Source document:
● ● ●
# Wood to Concrete without Drilling



## MattStata

Hi everyone.  I'm a complete beginner, both to this forum and to any sort of construction.  I'm trying to do something that I thought would be simple but is actually turning out to be rather difficult.  I'm trying to set up a bit of a garden on my balcony (I'm in an apartment complex) and I wanted to make 2 large trellises for things that need to climb.  I bought two 4x8 sheets of wood lattice, as the balcony is 8 feet from floor to ceiling.  I also bought 4' long pieces of 1.5"x1.5" pressure treated wood.  I was going to use construction adhesive to attach these pieces of wood to the corners where the floor and the wall meet, and where the ceiling and the wall meet, and then attach the lattice upright to those pieces of wood.  I can't use any other method of attaching the wood because A) I don't have a concrete drill, and B) I'm not allowed to make holes in the walls.  So, anyway, I figured this would work, but there are some problems.  The wood that was going to be glued to the concrete is a bit twisted, not enough to really be noticeable but enough to prevent it from getting very good contact with the conrete to form a seal for the glue.  Second, even though the adhesive I bought says it bonds within several minutes, when I try to do the upper piece it falls down several minutes after I let go, no matter how long I seem to hold it firmly in place to let it bond.  This is probably because of what I said a moment ago, about not getting a very good seal.  So, I'm going to try to find more perfectly straight wood to use, which should solve the problem for the bottom piece, but as for the top piece - any ideas of a simple way I could brace it while it sets, to prevent it from falling down?  Or any other ideas?  Any help would be great, thanks!
● ● ●
Job item: Please state the two reasons the balcony trellis post gives for not attaching the wood by any method other than adhesive.
● ● ●
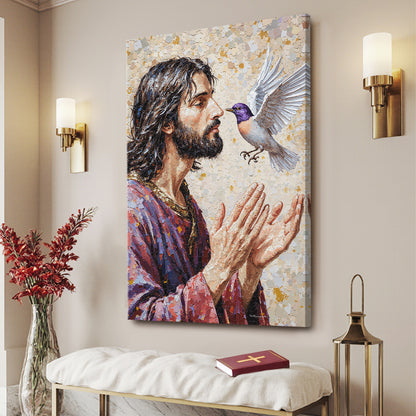 Jesus With Dove Wall Art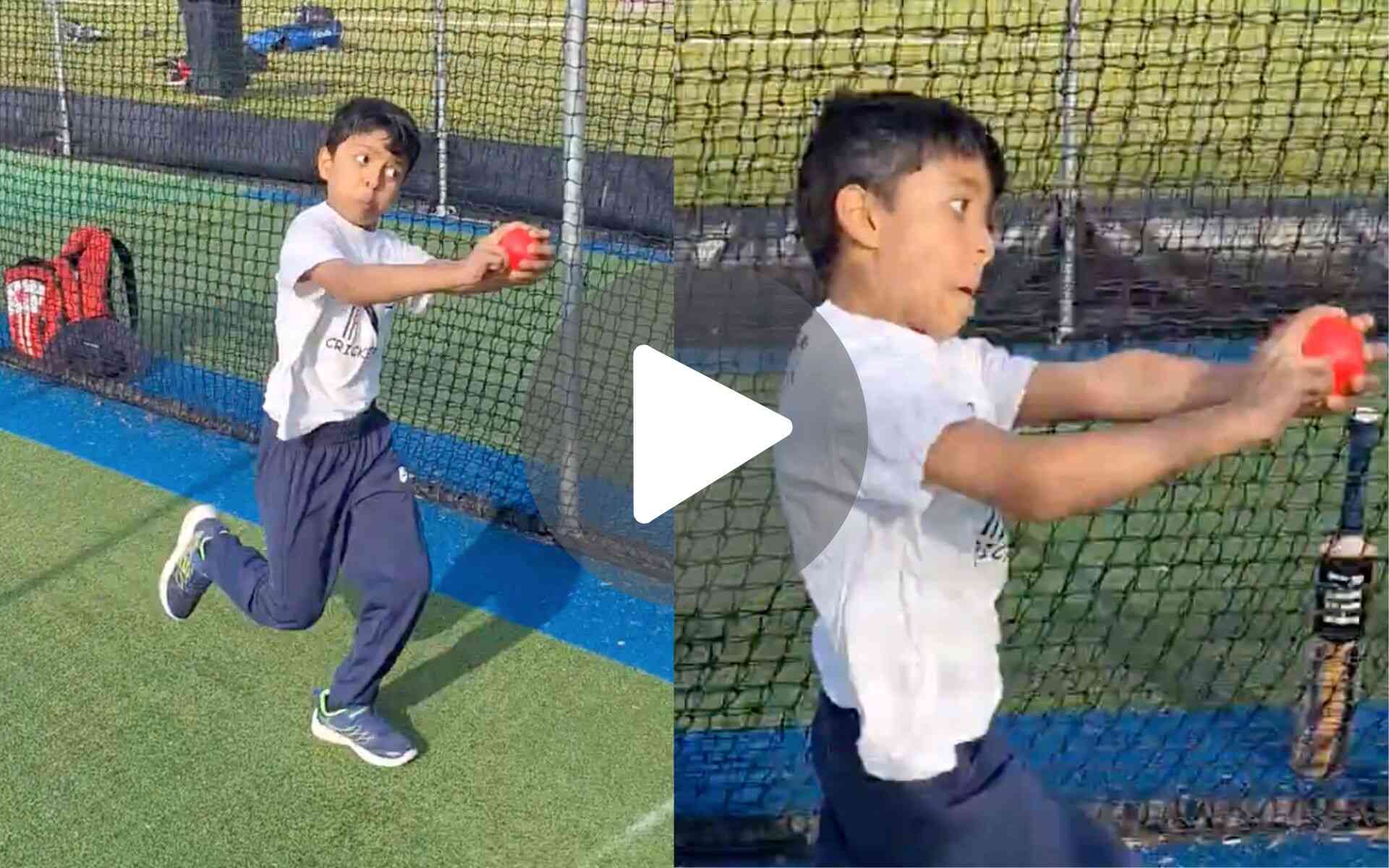 Little Kid's Impressive Bumrah-Esque Bowling Action Steals Limelight On Social Media - Watch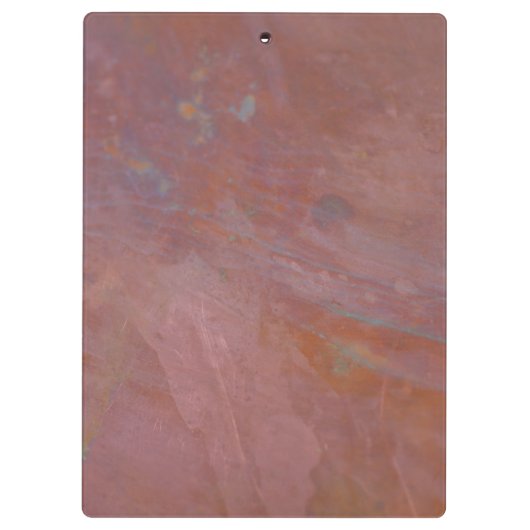 Kupfergewebe Klemmbrett (Rückseite)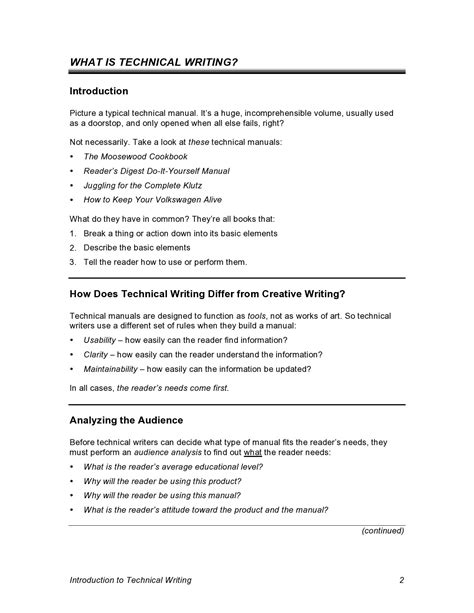 Types Of Technical Writing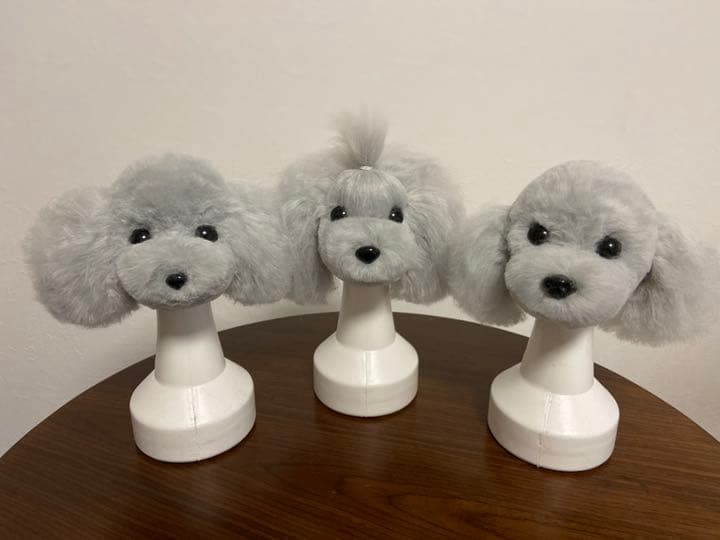 新品】トリミング 練習セット トリマー ウィッグ4色 M10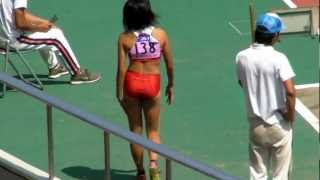 日本学生陸上 女子 走幅跳-1 2012.9.12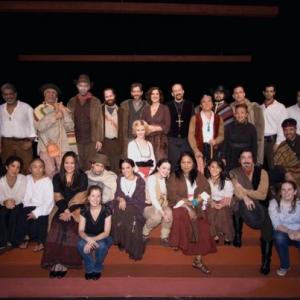 Mike Roche Humphrey James Back Row Fifth in from the left with cast in Night Over Taos by Maxwell Anderson Directed by Estelle Parsons New York City Revival Producer INTAR Theatre Eduardo Machado Artistic Director Cast Photo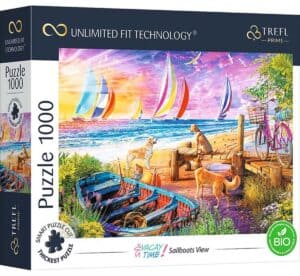 Trefl Vakantietijd Uitzicht op Zeilboten Puzzel - 1000 Stukjes Legpuzzel - Vanaf 12 jaar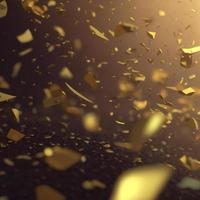 Gold classic confetti. AI render photo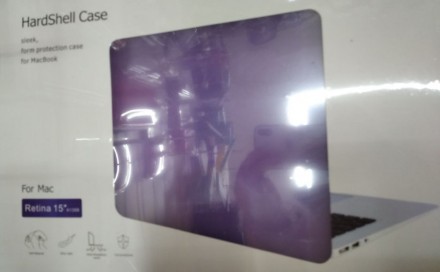 Чехол Purple Mac New Air 13" 2020 A1932/A2179/А2337 фиолетовый пластик
Защ. . фото 5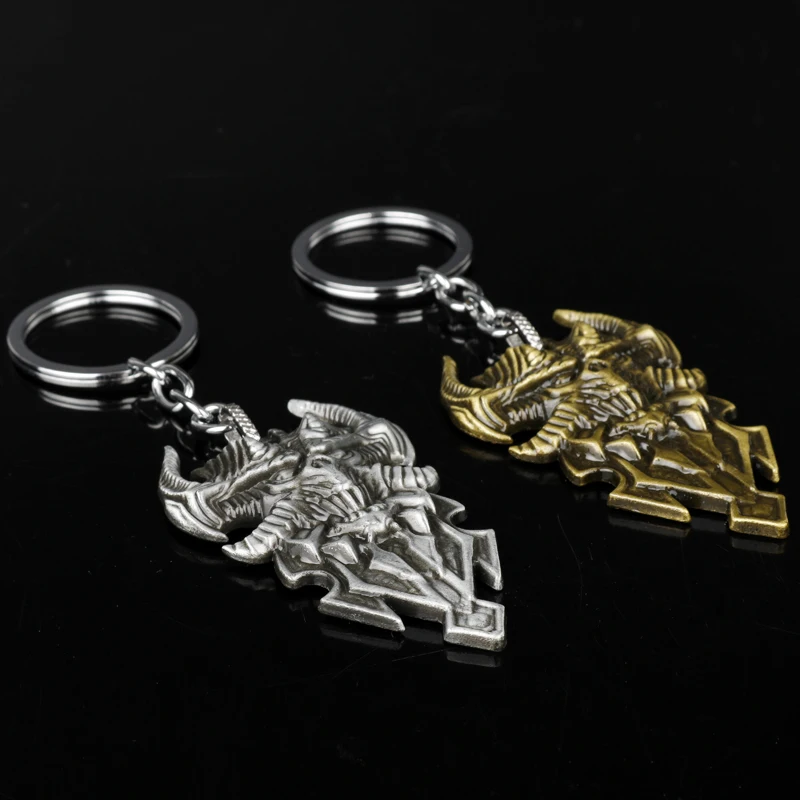 Игра Diablo III 3 логотип лицо брелок для мужчин винтаж Diablo брелок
● ● ●
Answer space: The poster doesn't have a concrete drill and isn't allowed to make holes in the walls.